**PROBLEM TO WORK ON**
The output must be the data, printed exactly as written.
=-=-=-=-=
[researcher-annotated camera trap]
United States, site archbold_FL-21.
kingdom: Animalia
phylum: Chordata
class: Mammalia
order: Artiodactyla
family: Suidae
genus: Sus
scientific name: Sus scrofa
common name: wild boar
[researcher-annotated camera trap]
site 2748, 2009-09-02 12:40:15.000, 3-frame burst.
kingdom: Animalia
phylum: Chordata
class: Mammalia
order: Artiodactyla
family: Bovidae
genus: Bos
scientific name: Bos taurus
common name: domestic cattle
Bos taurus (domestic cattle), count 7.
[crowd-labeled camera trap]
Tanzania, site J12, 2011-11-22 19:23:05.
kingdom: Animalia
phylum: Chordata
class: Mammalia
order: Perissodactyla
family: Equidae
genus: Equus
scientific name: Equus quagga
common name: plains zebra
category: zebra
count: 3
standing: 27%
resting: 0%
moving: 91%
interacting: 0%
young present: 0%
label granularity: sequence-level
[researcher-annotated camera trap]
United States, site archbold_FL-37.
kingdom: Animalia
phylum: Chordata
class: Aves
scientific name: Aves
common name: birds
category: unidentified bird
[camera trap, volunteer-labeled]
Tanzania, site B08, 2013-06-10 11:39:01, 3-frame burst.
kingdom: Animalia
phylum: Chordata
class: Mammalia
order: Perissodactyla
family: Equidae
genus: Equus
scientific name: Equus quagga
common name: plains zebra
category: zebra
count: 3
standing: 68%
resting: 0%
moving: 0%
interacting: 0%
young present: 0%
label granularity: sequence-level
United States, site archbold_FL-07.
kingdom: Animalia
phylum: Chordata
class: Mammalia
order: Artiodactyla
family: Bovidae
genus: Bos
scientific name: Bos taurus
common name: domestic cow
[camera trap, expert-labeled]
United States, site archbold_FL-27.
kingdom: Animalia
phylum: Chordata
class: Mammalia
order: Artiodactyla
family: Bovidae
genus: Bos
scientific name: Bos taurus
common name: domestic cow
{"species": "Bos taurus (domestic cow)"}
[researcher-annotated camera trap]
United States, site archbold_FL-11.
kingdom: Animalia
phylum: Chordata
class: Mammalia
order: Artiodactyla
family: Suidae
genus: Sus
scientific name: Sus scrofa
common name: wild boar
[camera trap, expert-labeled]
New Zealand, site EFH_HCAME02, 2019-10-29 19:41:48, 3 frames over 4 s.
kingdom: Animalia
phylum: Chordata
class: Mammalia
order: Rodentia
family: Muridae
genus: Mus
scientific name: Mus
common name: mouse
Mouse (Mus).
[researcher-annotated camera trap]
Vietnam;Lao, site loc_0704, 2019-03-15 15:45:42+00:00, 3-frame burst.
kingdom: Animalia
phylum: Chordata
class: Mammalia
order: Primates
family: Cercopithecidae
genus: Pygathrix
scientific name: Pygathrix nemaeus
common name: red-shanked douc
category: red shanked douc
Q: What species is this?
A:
=-=-=-=-=
**WRITTEN RESPONSE**
[researcher-annotated camera trap]
United States, site archbold_FL-21.
kingdom: Animalia
phylum: Chordata
class: Mammalia
order: Artiodactyla
family: Suidae
genus: Sus
scientific name: Sus scrofa
common name: wild boar
[researcher-annotated camera trap]
site 2748, 2009-09-02 12:40:15.000, 3-frame burst.
kingdom: Animalia
phylum: Chordata
class: Mammalia
order: Artiodactyla
family: Bovidae
genus: Bos
scientific name: Bos taurus
common name: domestic cattle
Bos taurus (domestic cattle), count 7.
[crowd-labeled camera trap]
Tanzania, site J12, 2011-11-22 19:23:05.
kingdom: Animalia
phylum: Chordata
class: Mammalia
order: Perissodactyla
family: Equidae
genus: Equus
scientific name: Equus quagga
common name: plains zebra
category: zebra
count: 3
standing: 27%
resting: 0%
moving: 91%
interacting: 0%
young present: 0%
label granularity: sequence-level
[researcher-annotated camera trap]
United States, site archbold_FL-37.
kingdom: Animalia
phylum: Chordata
class: Aves
scientific name: Aves
common name: birds
category: unidentified bird
[camera trap, volunteer-labeled]
Tanzania, site B08, 2013-06-10 11:39:01, 3-frame burst.
kingdom: Animalia
phylum: Chordata
class: Mammalia
order: Perissodactyla
family: Equidae
genus: Equus
scientific name: Equus quagga
common name: plains zebra
category: zebra
count: 3
standing: 68%
resting: 0%
moving: 0%
interacting: 0%
young present: 0%
label granularity: sequence-level
United States, site archbold_FL-07.
kingdom: Animalia
phylum: Chordata
class: Mammalia
order: Artiodactyla
family: Bovidae
genus: Bos
scientific name: Bos taurus
common name: domestic cow
[camera trap, expert-labeled]
United States, site archbold_FL-27.
kingdom: Animalia
phylum: Chordata
class: Mammalia
order: Artiodactyla
family: Bovidae
genus: Bos
scientific name: Bos taurus
common name: domestic cow
{"species": "Bos taurus (domestic cow)"}
[researcher-annotated camera trap]
United States, site archbold_FL-11.
kingdom: Animalia
phylum: Chordata
class: Mammalia
order: Artiodactyla
family: Suidae
genus: Sus
scientific name: Sus scrofa
common name: wild boar
[camera trap, expert-labeled]
New Zealand, site EFH_HCAME02, 2019-10-29 19:41:48, 3 frames over 4 s.
kingdom: Animalia
phylum: Chordata
class: Mammalia
order: Rodentia
family: Muridae
genus: Mus
scientific name: Mus
common name: mouse
Mouse (Mus).
[researcher-annotated camera trap]
Vietnam;Lao, site loc_0704, 2019-03-15 15:45:42+00:00, 3-frame burst.
kingdom: Animalia
phylum: Chordata
class: Mammalia
order: Primates
family: Cercopithecidae
genus: Pygathrix
scientific name: Pygathrix nemaeus
common name: red-shanked douc
category: red shanked douc
Q: What species is this?
A:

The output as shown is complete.